** start of RECORDED DATA **

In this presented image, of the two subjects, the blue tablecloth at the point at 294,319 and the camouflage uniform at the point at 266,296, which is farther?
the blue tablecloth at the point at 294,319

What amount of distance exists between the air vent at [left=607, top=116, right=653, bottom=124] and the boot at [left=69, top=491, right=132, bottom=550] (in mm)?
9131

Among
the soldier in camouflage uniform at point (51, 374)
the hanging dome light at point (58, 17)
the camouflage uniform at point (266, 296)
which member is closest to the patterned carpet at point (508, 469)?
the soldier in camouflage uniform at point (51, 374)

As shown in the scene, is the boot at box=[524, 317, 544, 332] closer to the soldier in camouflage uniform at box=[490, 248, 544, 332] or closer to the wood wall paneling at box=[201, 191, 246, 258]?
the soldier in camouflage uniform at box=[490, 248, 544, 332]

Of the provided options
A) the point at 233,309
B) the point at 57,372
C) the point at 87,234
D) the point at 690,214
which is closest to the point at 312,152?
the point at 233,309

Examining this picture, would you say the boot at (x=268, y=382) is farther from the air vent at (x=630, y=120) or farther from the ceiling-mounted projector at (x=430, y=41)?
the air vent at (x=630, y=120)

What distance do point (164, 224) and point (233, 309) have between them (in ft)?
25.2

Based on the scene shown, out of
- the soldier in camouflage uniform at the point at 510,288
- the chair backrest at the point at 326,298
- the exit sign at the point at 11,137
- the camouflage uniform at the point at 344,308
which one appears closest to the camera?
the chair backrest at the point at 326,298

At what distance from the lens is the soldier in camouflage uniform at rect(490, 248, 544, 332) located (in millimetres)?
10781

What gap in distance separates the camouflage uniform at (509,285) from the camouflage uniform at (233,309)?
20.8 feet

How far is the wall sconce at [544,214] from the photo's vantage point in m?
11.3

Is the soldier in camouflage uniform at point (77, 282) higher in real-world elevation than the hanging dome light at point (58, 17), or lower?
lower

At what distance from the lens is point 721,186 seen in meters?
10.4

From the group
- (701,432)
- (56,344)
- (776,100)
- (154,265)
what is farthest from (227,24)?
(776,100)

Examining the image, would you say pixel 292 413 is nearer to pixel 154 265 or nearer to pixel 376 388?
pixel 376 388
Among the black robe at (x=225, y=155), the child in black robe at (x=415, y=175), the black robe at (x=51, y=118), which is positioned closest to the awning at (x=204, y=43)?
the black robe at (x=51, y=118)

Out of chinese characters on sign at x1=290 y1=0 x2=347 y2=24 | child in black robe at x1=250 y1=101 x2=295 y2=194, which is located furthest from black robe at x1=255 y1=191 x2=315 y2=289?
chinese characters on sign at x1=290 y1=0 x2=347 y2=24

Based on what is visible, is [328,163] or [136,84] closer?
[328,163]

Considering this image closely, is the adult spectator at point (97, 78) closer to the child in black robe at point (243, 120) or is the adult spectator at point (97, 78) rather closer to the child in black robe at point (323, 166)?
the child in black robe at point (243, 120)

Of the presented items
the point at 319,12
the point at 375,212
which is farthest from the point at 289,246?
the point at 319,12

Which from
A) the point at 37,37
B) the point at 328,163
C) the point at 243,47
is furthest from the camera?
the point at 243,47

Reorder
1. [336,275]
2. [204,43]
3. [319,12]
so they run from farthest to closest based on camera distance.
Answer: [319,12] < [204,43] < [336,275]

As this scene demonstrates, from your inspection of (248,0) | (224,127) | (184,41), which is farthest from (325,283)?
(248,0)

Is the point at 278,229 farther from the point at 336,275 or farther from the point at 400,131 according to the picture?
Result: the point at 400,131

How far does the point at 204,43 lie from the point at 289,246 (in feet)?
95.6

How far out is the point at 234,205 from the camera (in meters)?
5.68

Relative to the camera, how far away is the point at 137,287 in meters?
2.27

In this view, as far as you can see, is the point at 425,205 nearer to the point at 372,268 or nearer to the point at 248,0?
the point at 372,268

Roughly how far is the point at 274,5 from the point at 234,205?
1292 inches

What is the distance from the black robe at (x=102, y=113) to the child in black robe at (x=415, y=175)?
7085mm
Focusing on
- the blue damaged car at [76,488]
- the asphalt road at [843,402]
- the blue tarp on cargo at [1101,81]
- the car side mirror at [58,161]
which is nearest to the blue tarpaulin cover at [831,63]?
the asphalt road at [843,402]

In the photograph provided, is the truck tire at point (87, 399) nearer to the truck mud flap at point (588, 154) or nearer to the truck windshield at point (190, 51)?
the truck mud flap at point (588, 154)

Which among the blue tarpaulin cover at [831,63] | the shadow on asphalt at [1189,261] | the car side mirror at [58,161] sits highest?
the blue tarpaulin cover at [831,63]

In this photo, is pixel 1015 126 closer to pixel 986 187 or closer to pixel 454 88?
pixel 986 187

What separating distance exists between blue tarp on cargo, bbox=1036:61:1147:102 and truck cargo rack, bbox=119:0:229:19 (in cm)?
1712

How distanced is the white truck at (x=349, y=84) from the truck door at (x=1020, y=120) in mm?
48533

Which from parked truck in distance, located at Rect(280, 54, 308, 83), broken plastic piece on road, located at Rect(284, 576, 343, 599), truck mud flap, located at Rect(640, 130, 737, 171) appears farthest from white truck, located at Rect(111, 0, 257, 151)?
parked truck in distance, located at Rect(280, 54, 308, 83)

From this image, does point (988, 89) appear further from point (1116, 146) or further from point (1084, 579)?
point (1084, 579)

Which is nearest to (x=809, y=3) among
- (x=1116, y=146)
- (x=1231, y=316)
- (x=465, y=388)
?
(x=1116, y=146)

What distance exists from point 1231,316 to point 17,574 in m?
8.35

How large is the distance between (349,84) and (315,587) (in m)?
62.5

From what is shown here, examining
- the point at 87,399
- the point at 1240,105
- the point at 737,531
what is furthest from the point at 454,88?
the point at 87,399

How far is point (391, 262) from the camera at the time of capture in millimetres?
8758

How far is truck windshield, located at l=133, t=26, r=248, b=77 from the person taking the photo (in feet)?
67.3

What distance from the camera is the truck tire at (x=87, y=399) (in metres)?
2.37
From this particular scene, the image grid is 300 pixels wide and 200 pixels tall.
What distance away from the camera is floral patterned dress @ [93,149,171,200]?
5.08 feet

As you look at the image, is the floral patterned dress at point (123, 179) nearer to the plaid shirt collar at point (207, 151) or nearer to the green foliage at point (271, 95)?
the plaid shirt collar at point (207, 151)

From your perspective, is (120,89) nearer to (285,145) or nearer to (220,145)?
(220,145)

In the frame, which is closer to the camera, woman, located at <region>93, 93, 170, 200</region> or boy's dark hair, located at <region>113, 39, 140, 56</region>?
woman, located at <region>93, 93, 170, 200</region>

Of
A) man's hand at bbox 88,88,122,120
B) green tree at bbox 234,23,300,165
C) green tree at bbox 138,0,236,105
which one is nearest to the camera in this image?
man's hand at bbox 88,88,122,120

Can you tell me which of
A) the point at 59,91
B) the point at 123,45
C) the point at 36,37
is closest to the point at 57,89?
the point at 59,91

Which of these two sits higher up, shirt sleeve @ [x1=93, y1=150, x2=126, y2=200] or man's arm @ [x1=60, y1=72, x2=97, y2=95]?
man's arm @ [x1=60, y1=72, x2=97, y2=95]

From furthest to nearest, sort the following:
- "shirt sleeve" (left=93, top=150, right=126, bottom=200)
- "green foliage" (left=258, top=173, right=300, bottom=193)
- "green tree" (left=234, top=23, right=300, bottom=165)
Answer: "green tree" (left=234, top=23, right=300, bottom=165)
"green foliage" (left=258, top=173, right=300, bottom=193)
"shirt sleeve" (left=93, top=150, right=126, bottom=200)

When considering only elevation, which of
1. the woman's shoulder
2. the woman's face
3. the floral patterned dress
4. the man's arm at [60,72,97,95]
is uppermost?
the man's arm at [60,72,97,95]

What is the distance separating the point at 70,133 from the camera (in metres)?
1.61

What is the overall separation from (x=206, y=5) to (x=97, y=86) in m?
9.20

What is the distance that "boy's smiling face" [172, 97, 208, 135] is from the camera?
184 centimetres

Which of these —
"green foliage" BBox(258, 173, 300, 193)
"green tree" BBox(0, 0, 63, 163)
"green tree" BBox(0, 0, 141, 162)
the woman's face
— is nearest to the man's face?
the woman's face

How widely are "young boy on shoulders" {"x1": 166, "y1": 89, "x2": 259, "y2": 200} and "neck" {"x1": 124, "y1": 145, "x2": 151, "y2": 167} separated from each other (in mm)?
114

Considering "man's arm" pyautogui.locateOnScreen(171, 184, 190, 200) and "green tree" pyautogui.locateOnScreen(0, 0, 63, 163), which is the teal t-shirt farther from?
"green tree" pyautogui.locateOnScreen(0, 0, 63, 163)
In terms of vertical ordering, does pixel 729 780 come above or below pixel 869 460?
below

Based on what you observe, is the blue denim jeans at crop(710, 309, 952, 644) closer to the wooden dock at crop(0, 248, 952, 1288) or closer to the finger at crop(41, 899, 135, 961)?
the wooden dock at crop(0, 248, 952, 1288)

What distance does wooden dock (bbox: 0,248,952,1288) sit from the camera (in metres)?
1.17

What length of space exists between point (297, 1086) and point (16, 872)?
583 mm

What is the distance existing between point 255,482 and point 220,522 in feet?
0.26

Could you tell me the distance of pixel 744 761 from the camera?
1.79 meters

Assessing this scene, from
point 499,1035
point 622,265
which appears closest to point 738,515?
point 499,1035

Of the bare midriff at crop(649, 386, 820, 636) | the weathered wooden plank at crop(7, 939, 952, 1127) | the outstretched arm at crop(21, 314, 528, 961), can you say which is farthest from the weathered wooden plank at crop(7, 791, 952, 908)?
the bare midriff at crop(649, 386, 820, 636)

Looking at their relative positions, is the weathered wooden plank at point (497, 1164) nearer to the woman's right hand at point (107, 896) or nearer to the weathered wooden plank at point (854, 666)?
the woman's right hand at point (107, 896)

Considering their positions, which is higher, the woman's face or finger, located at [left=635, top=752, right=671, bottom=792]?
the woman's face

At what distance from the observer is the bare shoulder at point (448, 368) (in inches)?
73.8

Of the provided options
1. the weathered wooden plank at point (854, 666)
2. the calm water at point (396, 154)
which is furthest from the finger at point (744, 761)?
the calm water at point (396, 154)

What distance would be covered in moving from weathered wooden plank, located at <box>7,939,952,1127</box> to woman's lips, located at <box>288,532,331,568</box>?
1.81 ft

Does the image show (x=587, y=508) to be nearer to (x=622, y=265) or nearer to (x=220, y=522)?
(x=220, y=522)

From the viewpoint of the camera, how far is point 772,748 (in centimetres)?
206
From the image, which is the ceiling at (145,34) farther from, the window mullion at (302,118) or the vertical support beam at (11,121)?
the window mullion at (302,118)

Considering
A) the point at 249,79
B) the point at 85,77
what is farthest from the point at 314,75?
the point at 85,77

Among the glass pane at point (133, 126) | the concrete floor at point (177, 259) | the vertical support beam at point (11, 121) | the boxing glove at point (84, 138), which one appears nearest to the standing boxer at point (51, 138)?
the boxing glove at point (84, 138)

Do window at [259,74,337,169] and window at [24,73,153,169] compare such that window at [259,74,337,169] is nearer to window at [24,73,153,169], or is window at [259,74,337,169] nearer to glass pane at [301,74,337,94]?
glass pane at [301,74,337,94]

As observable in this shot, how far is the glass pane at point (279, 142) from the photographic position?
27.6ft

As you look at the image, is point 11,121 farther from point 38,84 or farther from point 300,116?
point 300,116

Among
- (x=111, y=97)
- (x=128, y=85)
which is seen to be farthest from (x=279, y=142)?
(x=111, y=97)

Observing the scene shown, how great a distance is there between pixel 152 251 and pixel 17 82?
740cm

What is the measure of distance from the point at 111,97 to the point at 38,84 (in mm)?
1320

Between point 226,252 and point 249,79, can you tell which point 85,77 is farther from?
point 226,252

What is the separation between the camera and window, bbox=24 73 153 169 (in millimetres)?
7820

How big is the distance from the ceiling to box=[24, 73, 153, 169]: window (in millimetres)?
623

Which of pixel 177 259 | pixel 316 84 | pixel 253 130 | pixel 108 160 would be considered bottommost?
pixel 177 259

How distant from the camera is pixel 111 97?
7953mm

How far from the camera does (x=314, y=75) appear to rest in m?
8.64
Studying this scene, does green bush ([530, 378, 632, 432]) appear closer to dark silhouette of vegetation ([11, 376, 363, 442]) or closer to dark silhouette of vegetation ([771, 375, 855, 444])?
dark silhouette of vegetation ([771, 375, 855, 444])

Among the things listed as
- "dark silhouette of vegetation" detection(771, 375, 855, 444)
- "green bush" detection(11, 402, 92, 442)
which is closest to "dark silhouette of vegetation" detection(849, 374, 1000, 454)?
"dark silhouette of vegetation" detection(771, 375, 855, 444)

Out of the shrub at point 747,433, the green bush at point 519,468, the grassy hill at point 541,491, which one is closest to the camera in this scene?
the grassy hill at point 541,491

** end of RECORDED DATA **

**WHAT YOU WILL DO**
Only those lines running from the one containing "How big is the" through the last line of the data above are to be copied, exactly, with both ends included.

**PROBLEM SOLUTION**
How big is the distance from the ceiling to box=[24, 73, 153, 169]: window (in millimetres)?
623

Which of pixel 177 259 | pixel 316 84 | pixel 253 130 | pixel 108 160 would be considered bottommost?
pixel 177 259

How distant from the camera is pixel 111 97?
7953mm

How far from the camera does (x=314, y=75) appear to rest in m?
8.64
Studying this scene, does green bush ([530, 378, 632, 432]) appear closer to dark silhouette of vegetation ([11, 376, 363, 442]) or closer to dark silhouette of vegetation ([771, 375, 855, 444])?
dark silhouette of vegetation ([771, 375, 855, 444])

Among the things listed as
- "dark silhouette of vegetation" detection(771, 375, 855, 444)
- "green bush" detection(11, 402, 92, 442)
which is closest to "dark silhouette of vegetation" detection(849, 374, 1000, 454)?
"dark silhouette of vegetation" detection(771, 375, 855, 444)

Out of the shrub at point 747,433, the green bush at point 519,468, the grassy hill at point 541,491, which one is closest to the camera in this scene?
the grassy hill at point 541,491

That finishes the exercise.